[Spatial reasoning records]
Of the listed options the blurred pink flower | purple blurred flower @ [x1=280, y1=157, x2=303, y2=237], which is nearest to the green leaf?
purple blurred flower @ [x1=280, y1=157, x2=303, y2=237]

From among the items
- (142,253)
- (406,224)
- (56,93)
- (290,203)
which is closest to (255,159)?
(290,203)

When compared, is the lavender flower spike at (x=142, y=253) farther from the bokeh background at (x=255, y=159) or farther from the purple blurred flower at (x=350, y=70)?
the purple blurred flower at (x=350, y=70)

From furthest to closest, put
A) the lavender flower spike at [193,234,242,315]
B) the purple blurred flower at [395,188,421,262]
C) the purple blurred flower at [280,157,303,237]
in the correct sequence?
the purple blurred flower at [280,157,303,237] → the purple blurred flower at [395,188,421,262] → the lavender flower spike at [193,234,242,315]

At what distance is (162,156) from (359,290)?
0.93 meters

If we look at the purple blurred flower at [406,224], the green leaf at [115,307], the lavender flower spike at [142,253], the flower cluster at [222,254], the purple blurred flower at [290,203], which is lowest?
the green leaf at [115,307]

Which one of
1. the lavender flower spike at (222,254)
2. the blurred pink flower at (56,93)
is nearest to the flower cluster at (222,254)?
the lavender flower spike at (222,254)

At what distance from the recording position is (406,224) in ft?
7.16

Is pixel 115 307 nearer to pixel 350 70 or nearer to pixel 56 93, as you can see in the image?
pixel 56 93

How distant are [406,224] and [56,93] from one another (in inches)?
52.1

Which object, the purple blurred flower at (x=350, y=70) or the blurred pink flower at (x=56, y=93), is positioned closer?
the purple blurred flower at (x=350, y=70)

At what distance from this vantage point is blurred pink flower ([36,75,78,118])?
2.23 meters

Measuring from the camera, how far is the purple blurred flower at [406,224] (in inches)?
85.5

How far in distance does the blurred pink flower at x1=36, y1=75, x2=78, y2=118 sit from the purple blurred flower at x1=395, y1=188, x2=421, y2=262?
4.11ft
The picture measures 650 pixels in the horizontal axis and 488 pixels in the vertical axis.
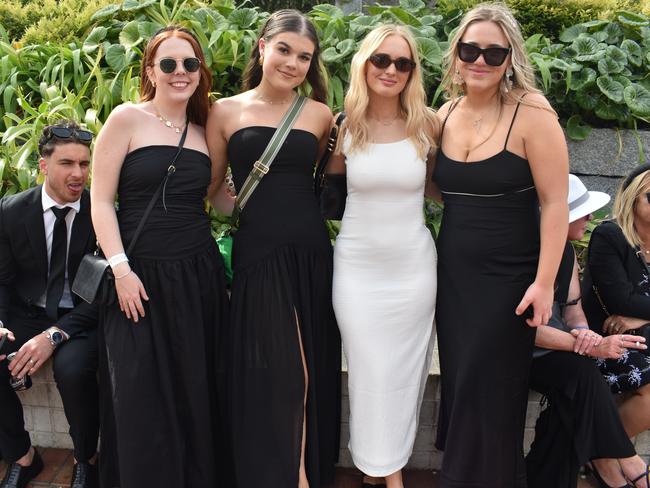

[SET EXERCISE] Render every line of the records above as a numbered list, skipping the blank lines and leaving the pictures out.

[CORRECT RESULT]
1. Of the listed options the blurred pink flower | purple blurred flower @ [x1=280, y1=157, x2=303, y2=237], which is nearest to the green leaf?
2. purple blurred flower @ [x1=280, y1=157, x2=303, y2=237]
3. From among the items
4. - (142,253)
5. - (406,224)
6. - (56,93)
7. - (290,203)
8. which is closest to (255,159)?
9. (290,203)
10. When compared, is the lavender flower spike at (x=142, y=253) farther from the bokeh background at (x=255, y=159) or farther from the purple blurred flower at (x=350, y=70)?
11. the purple blurred flower at (x=350, y=70)
12. From furthest to closest, put
13. A) the lavender flower spike at [193,234,242,315]
14. B) the purple blurred flower at [395,188,421,262]
15. C) the purple blurred flower at [280,157,303,237]
16. in the correct sequence?
17. the purple blurred flower at [280,157,303,237] → the purple blurred flower at [395,188,421,262] → the lavender flower spike at [193,234,242,315]
18. At what distance is (162,156) from (359,290)?
19. 0.93 meters
20. If we look at the purple blurred flower at [406,224], the green leaf at [115,307], the lavender flower spike at [142,253], the flower cluster at [222,254], the purple blurred flower at [290,203], which is lowest?
21. the green leaf at [115,307]
22. Which one of
23. 1. the lavender flower spike at (222,254)
24. 2. the blurred pink flower at (56,93)
25. is nearest to the flower cluster at (222,254)?
26. the lavender flower spike at (222,254)
27. At what distance from the recording position is (406,224) in ft?
28. 7.16
29. Is pixel 115 307 nearer to pixel 350 70 or nearer to pixel 56 93, as you can see in the image?
30. pixel 56 93
31. How distant are [406,224] and [56,93] from one another (in inches)?
32. 52.1
33. Which object, the purple blurred flower at (x=350, y=70) or the blurred pink flower at (x=56, y=93), is positioned closer?
34. the purple blurred flower at (x=350, y=70)
35. At what distance from this vantage point is blurred pink flower ([36,75,78,118])?
36. 2.23 meters
37. Measuring from the camera, how far is the purple blurred flower at [406,224] (in inches)?
38. 85.5
39. How far in distance does the blurred pink flower at x1=36, y1=75, x2=78, y2=118 sit from the purple blurred flower at x1=395, y1=188, x2=421, y2=262?
40. 4.11ft
41. The picture measures 650 pixels in the horizontal axis and 488 pixels in the vertical axis.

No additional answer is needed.